The owners of the Fraserhood’s popular Sal y Limon restaurant quietly opened Zocalo Modern Cantina last week in the old Crowbar location at 646 Kingsway.
The new 30 seat restaurant follows the Mexican theme of Sal y Limon but with a larger, more playful menu of shareables like gooey queso fundido, crispy flautas and beef tongue with creamy mushroom sauce. (There’s not a taco to be seen.) The menu is especially heavy with cocktails, with eleven on offer and prices ranging $9 to $15. (I can’t vouch for the value of any of them, so you’re on your own there.) The drinks list is rounded out with a short selection of wines and a few of beers, including two Parkside brews on tap.
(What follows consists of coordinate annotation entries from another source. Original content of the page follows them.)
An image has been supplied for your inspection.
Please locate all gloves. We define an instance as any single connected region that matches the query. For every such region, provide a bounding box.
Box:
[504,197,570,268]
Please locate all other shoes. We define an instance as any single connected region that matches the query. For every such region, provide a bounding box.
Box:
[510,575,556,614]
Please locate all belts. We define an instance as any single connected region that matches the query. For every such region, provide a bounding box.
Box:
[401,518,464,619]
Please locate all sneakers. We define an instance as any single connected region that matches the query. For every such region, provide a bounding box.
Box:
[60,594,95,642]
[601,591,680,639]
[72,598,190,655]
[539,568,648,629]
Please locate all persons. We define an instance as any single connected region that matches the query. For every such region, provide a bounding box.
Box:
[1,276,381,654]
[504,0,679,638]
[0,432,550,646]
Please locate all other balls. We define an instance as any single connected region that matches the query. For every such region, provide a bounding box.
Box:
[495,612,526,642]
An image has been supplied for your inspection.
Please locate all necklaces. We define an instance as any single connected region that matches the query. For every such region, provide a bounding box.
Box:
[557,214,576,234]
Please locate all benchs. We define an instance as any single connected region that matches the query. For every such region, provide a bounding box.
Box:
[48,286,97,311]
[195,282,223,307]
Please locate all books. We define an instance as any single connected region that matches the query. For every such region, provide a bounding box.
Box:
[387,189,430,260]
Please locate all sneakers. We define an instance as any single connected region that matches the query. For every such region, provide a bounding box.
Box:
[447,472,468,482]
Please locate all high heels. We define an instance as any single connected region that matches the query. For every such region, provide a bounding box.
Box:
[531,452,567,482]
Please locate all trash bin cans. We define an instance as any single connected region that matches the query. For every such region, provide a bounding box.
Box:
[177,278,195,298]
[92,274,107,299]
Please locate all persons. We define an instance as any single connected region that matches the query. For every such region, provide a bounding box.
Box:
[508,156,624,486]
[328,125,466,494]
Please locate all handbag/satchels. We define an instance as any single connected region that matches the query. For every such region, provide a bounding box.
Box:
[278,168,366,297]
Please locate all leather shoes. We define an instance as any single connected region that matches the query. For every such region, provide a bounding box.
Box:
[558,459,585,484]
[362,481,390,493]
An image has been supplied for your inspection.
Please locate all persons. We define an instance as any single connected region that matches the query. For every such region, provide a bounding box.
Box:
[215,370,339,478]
Zocalo looks to be the very picture of a turnkey operation. As far as I could tell they hadn’t changed a single thing about the interior from its three years as Crowbar. They must have just swapped out the ingredients in the mise en place and changed the liquor on the boxed shelves (with far fewer bottles). Everything else is exactly as it was, which is to say good looking, clean and cozy. As for exterior signage, they’ve simply draped an ugly, undersized plastic banner over the old Crowbar brand. Hey presto-change-o!
It’s my understanding that this building and its immediate neighbours will be demolished in the next couple of years (likely to make room for condos that very few people can afford), so there’s an obvious reason why they haven’t spent much money on the place. They know the asteroid is on its way. That isn’t to say that Zocalo is somehow a doubtful enterprise. Fans and regulars of Sal y Limon (I count myself as both) are well aware they don’t mess around when it comes to deliciousness. You’d be wise to give it a try, even if it’s just for a sip and a recce as you wait for a table at Savio Volpe across the street.
I should also point out that this is not the second coming of the restaurant of the same name that burned down at Main and Broadway ten years ago. There’s no connection. The staffer I asked wasn’t even aware that there’d been another Zocalo nearby. (It’s a common enough word; the Mexican equivalent of the Italian piazza, or public square.)